İşçilerin avukatlığını yapan Ali Ekiz işçilerin her yerde olduğu gibi burada da tehditlere maruz kaldıklarını belirtti. İşverenlerin işten çıkarma tehdidinde bulunduklarını aktaran Ekiz “Biz Çağdaş Hukukçular Derneği olarak işçilerin yanında olacağız” dedi. Ekiz süreci şöyle anlattı: “Cuma günü filli iş bırakma olmuştu cumartesinden beri buradayız. Bir işçiye dava açıldı. Açılan dava usulsüz bir dava. Alelacele açılmış bir dava. Alelacele keşif kararı çıktı akabinde zaten. İşçileri baskılamaya ve yıldırmaya yönelik bir dava bu. Usule ilişkin çok fazla hata var davada. Ayrıca hukuk usulünü de geçtim suç teşkil edebilecek bir şekilde işçi aranarak ‘tebligatın var bu tebligatı gel al’ denilmiş. Keşif yapıldı. Keşifte bir bilgisayar bir yazıcı bile getirilmemiş. Tutanaklar geri dönülüp mahkeme kaleminde çevik kuvvet nezaretinde alındı. Bu bir hukuk rezaletidir. Keşif olması gerekenden çok hızlı gerçekleşti. Arabadan inilip akabinde tekrar binildi demek mümkün. Ne işçilerin platformlarına, ne hangi koşullarda çalıştıklarına bakıldı ne de yemekhaneye akıldı. İşçiler o sırada yemekhanede olabilirdi ona bile bakılmadı. Bu usule ve hukuka aykırıdır.”

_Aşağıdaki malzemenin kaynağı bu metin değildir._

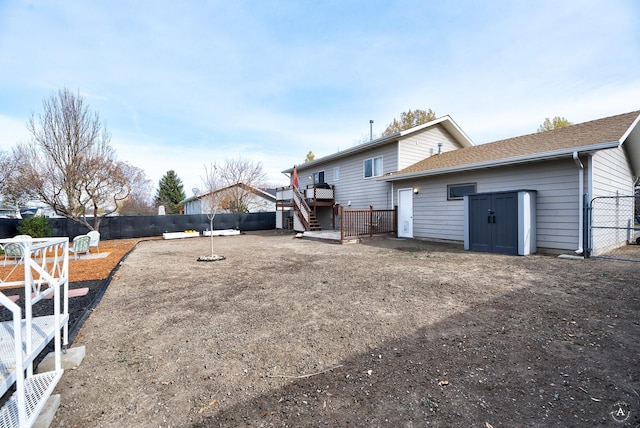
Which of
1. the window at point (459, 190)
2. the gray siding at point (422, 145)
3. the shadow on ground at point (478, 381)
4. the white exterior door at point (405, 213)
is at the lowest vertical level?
the shadow on ground at point (478, 381)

İşçilerle sendikalar, emek örgütleri ve siyasi partiler de dayanışma içerisinde bulunuyor. İşçilerin yanında olan SOL Partililer “Arkadaşlarımıza emekleri karşılığında verilen şey kanser, ölüm ve sefalet. Şimdi buna karşı bir duruş var. Beraber olacağız” dedi.